Today we have a guest blogger, crochet designer Sandy Walker, shares a bit about her heritage, her family and how she has chosen to assist in this trying time for those in Ukraine.
The recent events in Ukraine inspired me to create two new blanket designs. I wanted to pay tribute to my shared history and have donated them to Father Anton from St. John the Theologian Ukrainian Catholic Church in St. Catharines, Ontario. They will be raffled at an upcoming Folk Festival. Blankets are stitched using TITR (Tunisian in the round) techniques, incorporating iconic motifs such as the trident, wheat sheaves and hearts. The border alternates with “Glory to Ukraine” and “Slava Ukraini!”. They were an absolute joy to design and stitch and my favourite “stitch it forward” projects. Please consider donating to this cause in ways that are meaningful to you.
My grandparents emigrated from Ukraine to Ontario, Canada in the early 1900s. I’ve spent a lot of time recently thinking about the “what ifs” and whether my family would have existed had they stayed in Ukraine.
William and Dora, my paternal grandparents had 6 children and my father George was the youngest. By all accounts, they were financially stable, Dora was a fashionista and wore fur coats.
George, my maternal grandfather travelled alone, leaving his wife Elena and infant son in Ukraine. Shortly after his arrival, he was in a train accident and lost a leg. The immigrant community raised funds to bring his family to Canada and they went on to have seven children. My mother Alexandra (nicknamed Penny), was their youngest and mostly raised by her sister Rose who was 15 years older.
George eked out a living doing odd jobs and peddling fruit and vegetables using a horse and cart. The horse was apparently treated better than any of the family members. Elena made and sold wine, storing it in a barrel in the kitchen. More than once the home was searched for contraband and she hid the barrel by sitting on it and covering it with her long skirts. This was not a happy household but they managed to buy a house and barn where my uncles started an automotive parts company. A few of my cousins went on to graduate with engineering degrees and manage the successful family business.
I am grateful to Aunt Rose who shared her love of fiber arts with my mom Penny. Penny could knit and crochet with the speed and precision of a finely tuned machine. She patiently taught me the joys of working with yarn, would rip out and correct my mistakes, always taking the project further along so I would not get frustrated. I try to channel her when I am teaching and can still hear “use the hook/needle, it is the tool”.
Penny bought yarn on layaway (so the dye lot matched) at a local department store, picking up yarn when she could afford it. She often worked with very fine yarn and I now realize it was because it provided more hours of enjoyment. I never saw her sit still and most of her projects were necessities like mittens, hats, socks and beautiful sweaters. Her favourite compliment was “it doesn’t look handmade” and it makes me sad to think that handmade was considered inferior to store bought for so many years of her life. She was a master fiber artist and could convert any sweater pattern into seamless, in the round stitching. I seriously underestimated her math skills until I tried to duplicate these efforts.
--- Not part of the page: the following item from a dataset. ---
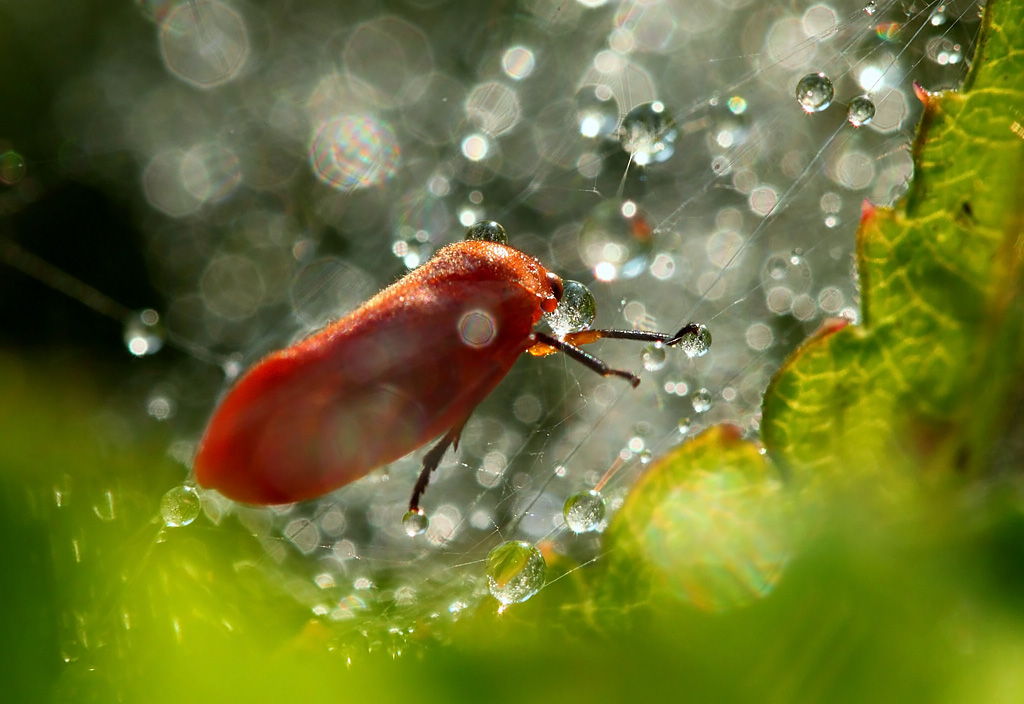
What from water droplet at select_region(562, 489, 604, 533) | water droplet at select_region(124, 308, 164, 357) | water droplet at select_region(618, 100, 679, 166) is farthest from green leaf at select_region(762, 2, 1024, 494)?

My husband and I just celebrated our 46th wedding anniversary. My mom crocheted my wedding dress, sewed her own dress, and most of the bridesmaid dresses. I stitched matching shawls for the bridesmaids and my wedding jacket. I sincerely believe it was her proudest moment and she finally received the accolades her skills deserved.
Most of my designs are part of “The Penny Collection” including The Penny Drops, Pennywise, Halfpenny, In for a Penny, Penny’s Ode to Ireland, Worth Every Penny and more. I absolutely know that she is smiling at my modest successes in the world of crochet.
Though I am a few generations removed from living in Ukraine, I feel a kinship with the Ukrainians currently suffering through this unjust war. I decided to put my skills to use in a way that would reflect my heritage, create a keepsake for a local Ukrainian family, and help fundraise for Ukrainians back in the home country.
Finding ways to integrate my heritage into my crochet work gives additional meaning to a craft I love.